Hafta SonuManşet

[Yaşadım Diyebilmek] Berlin’den Ankara’ya ‘esrarlı’ yolculuk – Şahin Tekgündüz

0

Önce kahramanları tanıtayım.

Kıl Yılmaz Adapazarlı. Ünlü yönetmen Yavuz Özkan’ın ağabeyi Yılmaz Özkan. Ta 1950’lerin Ankara’sından, ilk gençlik yıllarımdan tanırım. Hani ‘şeytan tüyü var’ deriz ya… Bırakın tüyünü, bu şeytanın ta kendisi. Onu yakından tanımasanız, Othello’nun Iago’sunun canlanıp karşınıza dikildiğini ve gözlerinizin içine bakarak sinsi sinsi gülümsediğini sanırsınız. Bütün sempatisine karşın, o yıllara özgü uzun favorileri, Hüseyin Baradan’ınkine benzeyen ince ve uçları hafif kıvrık bıyığının altındaki sürekli tebessüm eden dudakları, felfecir okuyan siyah göz bebekleri ile, ağzını açıp iki laf etmesine gerek kalmadan kendinizi pasif bir koruma altına almanız gerektiği duygusunu yükler size.

Hukuk Fakültesi’ni bitirmiş, Anafartalar Caddesi’ndeki bir avukatın yanında staj yapıyor, ama hemen hemen bütün zamanını bizlerle geçiriyor. Aramızdaki adı Kıl Yılmaz… Çünkü gerçekten kıl… Lafını sözünü esirgemez, olmadık zamanda, olmadık kişiye olmadık lafı etmekten çekinmez, ortalığı karıştırır, sonra da tere yağından kıl çeker gibi, yarattığı sorunun dışına alıverir kendini. Size de pirincin taşını ayıklamak düşer.

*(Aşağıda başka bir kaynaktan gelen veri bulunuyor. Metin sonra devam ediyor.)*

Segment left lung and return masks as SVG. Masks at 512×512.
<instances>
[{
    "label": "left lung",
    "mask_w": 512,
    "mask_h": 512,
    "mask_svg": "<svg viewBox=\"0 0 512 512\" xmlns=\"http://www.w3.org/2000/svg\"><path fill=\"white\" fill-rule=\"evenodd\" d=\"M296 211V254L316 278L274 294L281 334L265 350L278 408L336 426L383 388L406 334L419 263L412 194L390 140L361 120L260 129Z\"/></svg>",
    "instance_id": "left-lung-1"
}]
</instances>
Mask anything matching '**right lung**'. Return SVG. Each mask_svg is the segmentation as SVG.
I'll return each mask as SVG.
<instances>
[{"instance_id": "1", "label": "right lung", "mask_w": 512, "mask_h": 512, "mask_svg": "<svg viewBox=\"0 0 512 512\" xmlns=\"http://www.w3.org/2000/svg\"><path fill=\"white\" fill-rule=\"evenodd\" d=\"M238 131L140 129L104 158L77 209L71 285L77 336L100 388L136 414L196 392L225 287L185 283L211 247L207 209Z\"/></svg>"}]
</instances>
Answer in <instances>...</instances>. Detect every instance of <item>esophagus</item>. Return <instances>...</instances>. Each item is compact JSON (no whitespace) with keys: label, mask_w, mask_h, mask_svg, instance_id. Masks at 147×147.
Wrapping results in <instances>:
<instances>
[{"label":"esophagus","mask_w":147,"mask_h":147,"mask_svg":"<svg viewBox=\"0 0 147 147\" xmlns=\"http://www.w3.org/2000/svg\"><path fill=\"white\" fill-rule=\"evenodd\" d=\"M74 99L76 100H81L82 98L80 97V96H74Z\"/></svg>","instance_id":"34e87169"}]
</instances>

Mösyö: Asıl adı Necmettin Karaerkek. Onu da aynı yıllarda, hattâ ne yılı, aynı aylarda tanıdım. Tokat eşrafından, Çerkez asıllı Şahin Bey’in dört oğlundan (Bedrettin, Necmettin, Saadettin, Hayrettin) biri. Uzunca ve zayıf bedeni, esmer teni, çıkık elmacık kemikleri ve yüzünün sert hatlarıyla tam bir Çerkez yakışıklısı. Sevecen ve duygulu olmasına karşın, bu yanını, nedense erdem değil de zaafmış gibi belli etmemeye özen gösterir; dinlemeyi genellikle konuşmaya tercih eder, ama konuştuğunda da bile bile çam devirmekten çekinmez. O da hukuk mezunu ve avukat. Aramıza katılmadan önce bir süre Paris’te yaşadığı için aramızdaki adı Mösyö… Ankara Oran’daki evinde emekliliğini yaşıyor ve resim yapıyor.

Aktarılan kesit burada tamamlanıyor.